I think they were trying to create their own unique styles which could be funny at first
but in the long run, I think these videos are useless

I suggest videos from theCameraStoreTV

Also they had bad business in the past:

http://petapixel.com/2013/02/18/digitalrev-accused-of-selling-used-review-camera-online-as-new/


----------



## dave (Sep 24, 2013)

duydaniel said:


> While the dude in their youtube channel is funny
> the info you get out of their video is almost zero.
> 
> Just walking around stating the specs, crappy shots, and inconclusive talk on and on.
> ...



I agree, their videos are funny, their camera store sucks compared to some of the other so called grey market dealers.


----------



## candc (Sep 24, 2013)

so now they tell me this

Dear Craig,

please accept our apologies for any inconvenience that may have caused

We would like to inform that the lens has been opened and be used therefore

14 Days no question ask policy does not apply for this lens.

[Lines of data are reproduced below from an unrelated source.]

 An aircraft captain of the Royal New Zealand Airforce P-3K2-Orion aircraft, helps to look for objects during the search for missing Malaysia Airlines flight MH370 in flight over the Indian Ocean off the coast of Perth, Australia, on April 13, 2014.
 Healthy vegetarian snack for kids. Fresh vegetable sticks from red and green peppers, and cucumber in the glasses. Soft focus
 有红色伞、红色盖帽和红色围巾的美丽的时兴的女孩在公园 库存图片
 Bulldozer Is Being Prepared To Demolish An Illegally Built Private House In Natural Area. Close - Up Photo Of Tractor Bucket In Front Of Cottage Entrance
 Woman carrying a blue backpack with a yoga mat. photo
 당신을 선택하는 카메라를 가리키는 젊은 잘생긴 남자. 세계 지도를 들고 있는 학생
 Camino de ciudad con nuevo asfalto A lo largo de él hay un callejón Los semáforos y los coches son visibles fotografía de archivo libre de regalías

We understand your concerned , we are offering you within 14 Days policy

when we receive your return parcel, if lens fault is from manufacture defect ,

We will replacement new lens for you , or refund to you.

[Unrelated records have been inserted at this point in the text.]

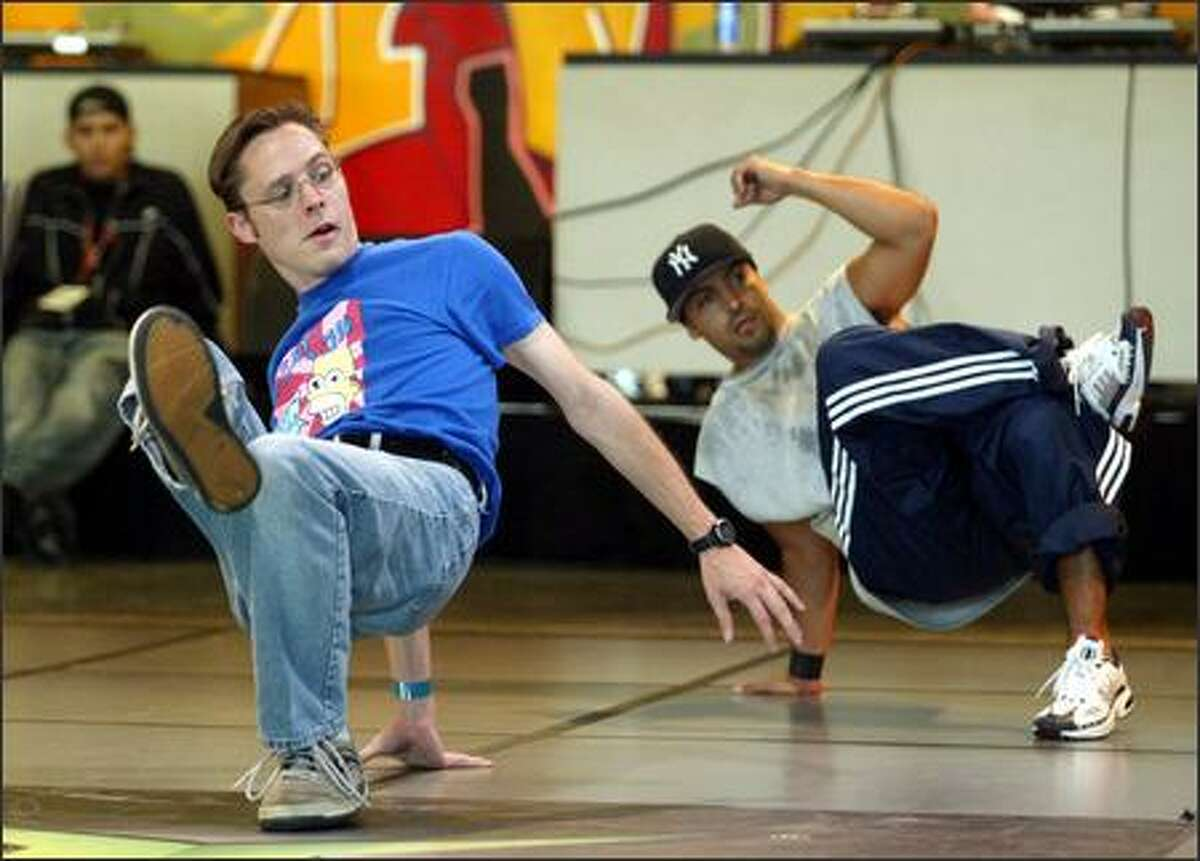 Scott Moran of Seattle (left) was one of the partipants in the B-Boy fundamentals workshop taught by Ken Swift (right) of New York City at Bumbershoot's CenterCircleSpin.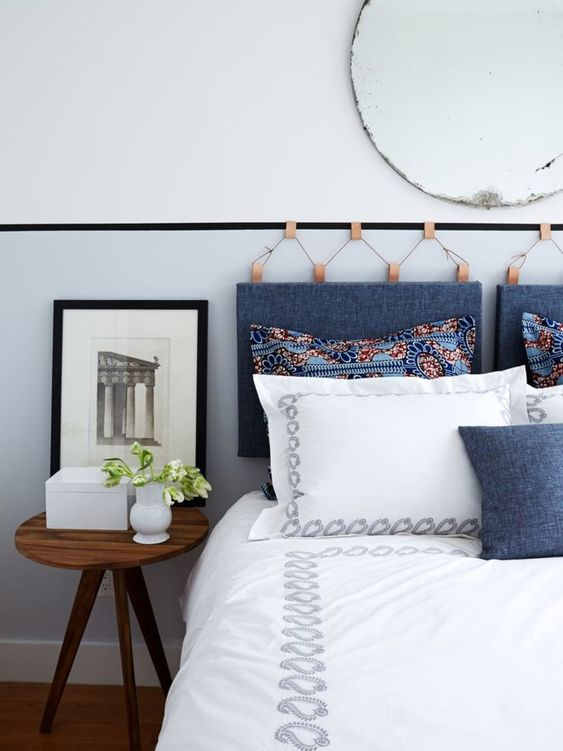 a hanging headboard made of blue denim on amber leather holders and a matchign denim pillow on the bed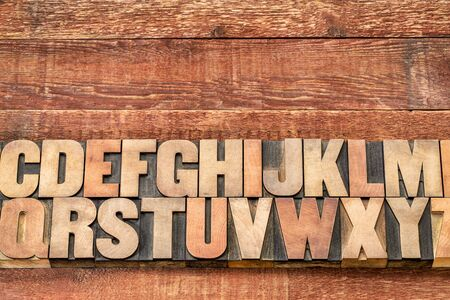 letterpress words: alphabet abstract in vintage letterpress printing blocks against rustic red painted barn wood with a copy space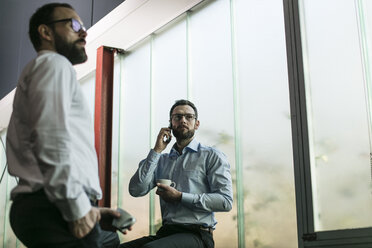 Two businessmen having a meeting in office - JOSF01355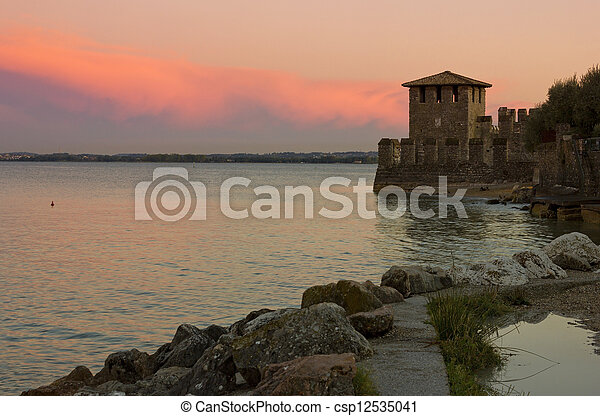 Lake Garda sunset with the tower of The Scaliger Castle - csp12535041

Please do not hesitate to contact us if you have any enquirer, thanks.


----------



## scarey83 (Sep 24, 2013)

I'm intrigued as to how a 'no questions asked' policy allows asking the question 'has the box been opened?' even if the question is implicitly asked by inspecting the product.

In the UK, if you bought over the Web, you should have a 7 day (I think, maybe longer) right to return for which you get a full refund. I'm not sure what the conditions on that are but you won't get postage back.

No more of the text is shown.